I tell myself, it doesn’t matter. Tomorrow when I wake up, this will seem small. That someone, that something, that no one, that nothing, none of it has a long-term effect on my life. Yet, I have no idea why my mind wakes me up, thinking frantically at 3:30 in the morning. As my mind goes back and forth arguing with itself — you need to solve this right now, no you don’t — I wonder why I can’t chill out.
This all takes me back to my first-ever yoga class, when the instructor asked me to bring my thoughts into “the present moment.” Turns out, that skill isn’t just for better meditation and yoga practices. It’s good for sleep, focus, stress relief and big picture thinking. Stephanie Kersta, MSc, RP, is a co-founder of Hoame, a meditation studio in Toronto, tells me that the inability to stop thoughts can be a symptom of anxiety. And “oftentimes, it is a way for us to ‘control’ a situation, what therapists call a ‘safety behaviour.’ ”

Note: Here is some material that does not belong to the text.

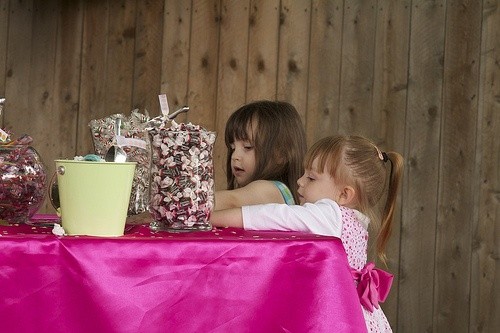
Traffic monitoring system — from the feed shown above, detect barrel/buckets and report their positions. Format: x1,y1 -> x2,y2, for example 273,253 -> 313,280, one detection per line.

How overthinking affects the brain – and the body
First, recognize that a ruminating brain is signalling stress. Not just emotionally, but physically, too. Habits – like skipping meals, staring at blue light for too long, muscles not relaxed, overly tired, and so on – can also trigger active thoughts.
“The body and brain are interconnected, so if our bodies feel stressed — overtired, hungry, tense — our brain is impacted,” says Kersta. “The same for the reverse. When we are worried about something, our body often will be tense, or we will see it in the form of headaches, GI upset, or heart palpitations.” (GI = gastrointestinal).
Plus, all of this thinking goes deeper, according to Kersta. “Rumination is a symptom of stress and anxiety, which causes inflammation in the body. Inflammation has been linked to every health issue we know. Additionally, stress and anxiety can manifest in the body in the form of sleep, cardiac, musculatory, circulatory and digestive issues.”
Great! More guilt to hang over us, right?
Nope. It’s time to break the cycle. And Kersta confirms it can be done.
“Overthinking can feel overwhelming, and it can feel like you will never be able to break the cycle,” she says, noting that teaching yourself to calm the mind and the body with meditation is where to start. “But the good news is that [it] works really well, so stick with it and you will feel better.”
How to hit pause on raging thoughts
If you’ve tried everything but your mind continues to race, be gentle on yourself. Meditation can be hard. “For clients struggling to meditate, I often recommend changing up the style of meditation, posture and [how long] they are meditating for, to start,” says Kersta. “It often isn’t that they can’t meditate, but rather that they haven’t found what works for them.”
Variety is the spice of life – or rather the sedative!
Start off with a three-minute meditation program, and choose a time when you find your mind is “quiet,” she says. That could be first thing in the morning or after lunch, whenever you are your most relaxed. Just make sure you’re comfortable. And choose a guided meditation, instead of trying to do it yourself in silence. Once you do this often enough, you can flip the meditation switch more effectively, like when something is bugging you.
Another option? A grounding mindfulness activity for five to 10 minutes, says Kersta. That can be going for a walk, listing the things you see and smell.
Kersta also recommends downloading a meditation app, like Hoame’s new meditation program for Meta Quest. (That’s, the virtual reality space accessed with those headsets you’ve seen on TikTok.) “It transports you to an immersive in-studio class. And it provides a visual cue to anyone that you live with that you are meditating. I’ve been interrupted one too many times in my space, so I really value this.”
Creating a meditation room at home
You can meditate anywhere you’re able to. But with Pinterest trends showing a rise in at-home self-care room searches, I get Kersta’s tips on ensuring my at-home gym is also meditation-friendly. She says to There are props you can add to the space, including a sit set, yoga mat, blankets and cushions, essential oils, crystals and mala beads. “I recommend starting off with less, as you can add to it as your practice builds.”
Relaxing my active brain at night
Ruminating leads into a cycle of me arguing with myself, apparently. Kersta says this is a natural defence mechanism to overanalyze to “fix” something, so as to not be caught off-guard later. But this will amplify my thoughts even more. “Often those highly emotional thoughts that represent our true fears are the ones that tend to activate the spiral the most.”
I’ve also changed a few things in my bedtime routine. I’ve stopped looking at my cell at night time (does sleep mode even do anything?) and I invested in an amber reading light to get back to reading new books!
I also brought my half-moon meditation pillow into the bedroom to position myself to tackle those never-ending thoughts. As for my grounding exercise, I’ve started to identify the sensations of my muscles from head to toe, relaxing my forehead and jaw, to unclenching my hands and wiggling my toes. And a lavender pillow spritz helps, too. I take a few deep breaths, focusing on those feelings, and have a meditation playing on my phone. Next thing I know it’s morning.